South Korean poet, critic, and educator (born 1942)

O Seyeong (born 2 May 1942) is a South Korean poet, critic, educator, and professor at Seoul National University. He has been awarded the Korean Poets' Association Prize, the Nokwon Literary Award, the Cheong Chi-Yong Literature Prize, the Pyun-Woon Literary Prize, the Gong Cho Literary Award, and the Manhae Literature Prize in Poetry.

==Life==
O Seyeong was born in Yeonggwang County, Zenranan Province, Korea, Empire of Japan in 1942. He graduated from Seoul National University, and became a high school language teacher. He started his literary career in 1968 by publishing in the literary magazine Hyundae Munhak. In 1970 he published his first poetry collection, Rebelling Light (반란하는 빛). In 1972 he was published in the literary magazine Hyundae Poetry. In 1974 he was appointed as a full-time lecturer at Chungnam National University, and graduated with a doctorate degree in Korean literature from Seoul National University in 1980. In 1982 he participated in the inaugural assembly of the Asian Poets' Association. In 1983 he published two collections of essays, The Lyrical Truth (서정적 진실) and Modern Poetry and Its Practical Criticism (현대시와 실천비평).

In 1987 O Seyeong was awarded the inaugural Sowol Poetry Prize, and was accepted into the IOWA International Writing Program. In 1994 he participated in the writing of a volume on literature as part of the Korean Studies Book Series, Lectures on Korean Literature, published by Story Brook University's Center for Korean Studies. In the same year he became a full professor at Seoul National University. He was a guest lecturer at the University of California, Berkeley in 1995, discussing Korean literature for the Department of East Asian Languages. He was awarded the Manhae Literature Prize in 2000, and published translated versions of two of his poetry collections in Germany. O Seyeong participated in the Berkeley Art Museum's 2006 poetry festival, Speak Pacific: 100 Years of Modern Korean Poetry, sponsored by U.C. Berkeley's Department of East Asian Languages.

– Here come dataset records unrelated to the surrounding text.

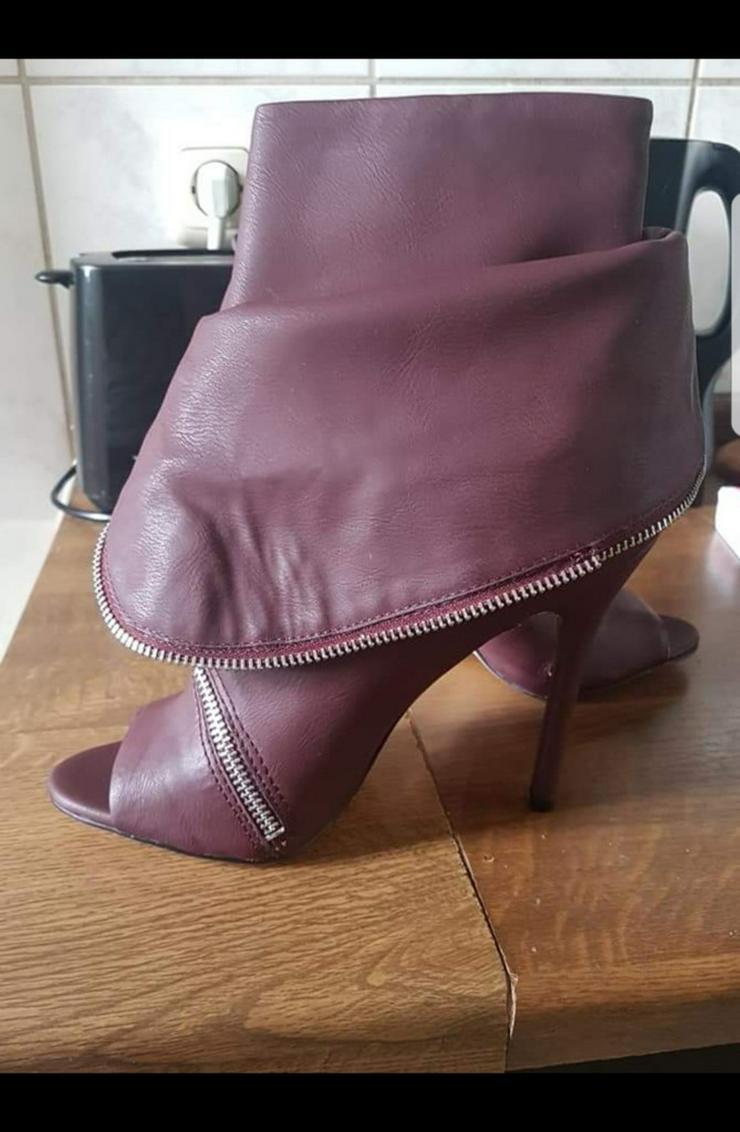 Bild 3: Schuhe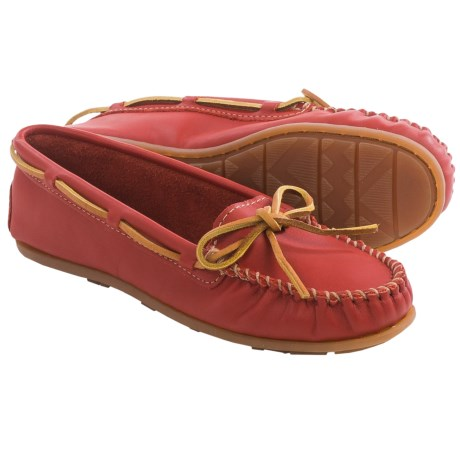 Minnetonka Smooth Leather Moccasins Slip Ons (For Women)
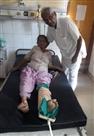 मंदिर से लौट रही बुजुर्ग महिलाओं के पीछे भागा सांड, गिरने से एक की टांग टूटी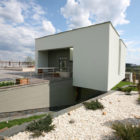 House in the Hill by Za Bor Architects (5)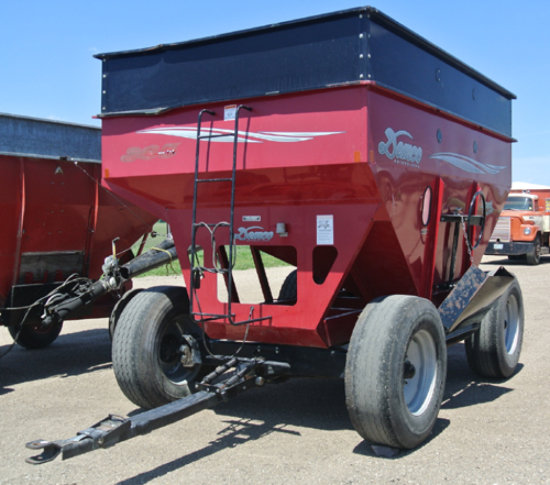 Demco 365 Bu gravity wagon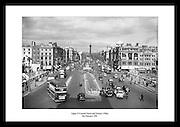 Øvre O'Connel Street og Nelsons søyle i 1961, før den ble bombet av irske nasjonalister i 1966.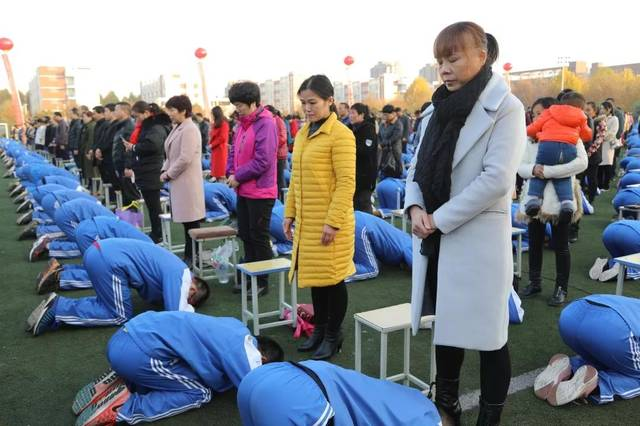 """神吐槽:2000名学生集体跪拜父母遭质疑,沁阳一中:""""你是不是有毛病?"""""""
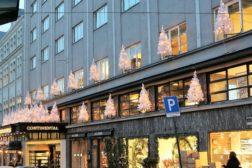 Juletrær på Hotel Continentals fasader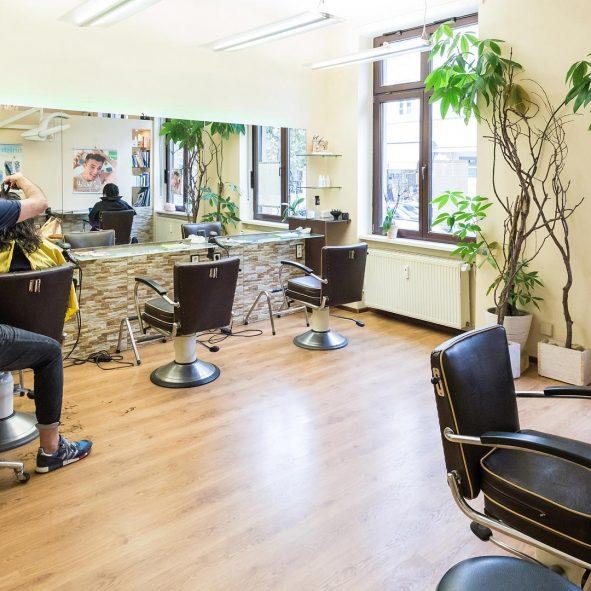 Im Natursalon, Marc Motsch beim Haare schneiden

O Seyeong's volume Night-Sky Checkerboard was translated into English in 2016, published in the United States and listed by the Chicago Review of Books as one of the twelve best poetry collections of 2016.

==Writing==
O Seyeong's early works contained significant amounts of "deconstructive" poetry, leading him to be classified as a modernist poet. However, he did not simply stay fixed on linguistic experiments. He gradually became fascinated with Eastern philosophies, and based on that, he worked on lyrical depiction of humanity's existential agony. Through poetry, he shows eternity and infinity, which should be naturally sought after when one is in a state of namelessness. He attempts to show the proper way of life that people with enlightened sense of existence must strive for. 'Namelessness' is a Buddhist word that describes a state when the mind has not yet reached intrinsic enlightenment, but rather captured by desires and ego.

Today O Seyeong is described as a poet who has lyrical sense, philosophical intellect, and sophisticated linguistic awareness. He writes as he bores into the double-sidedness and hypocrisy of existence. One of his major works, Bird (새), depicts birds that soar into the sky toward the truth and freedom, but ultimately must fall, showing humanity's fateful burden. Like how if a poem flies higher, the distance back to the ground get further, this work contains the insight that though humans strive endlessly for the ideal, they are ultimately fatalistic beings that must return to the ground.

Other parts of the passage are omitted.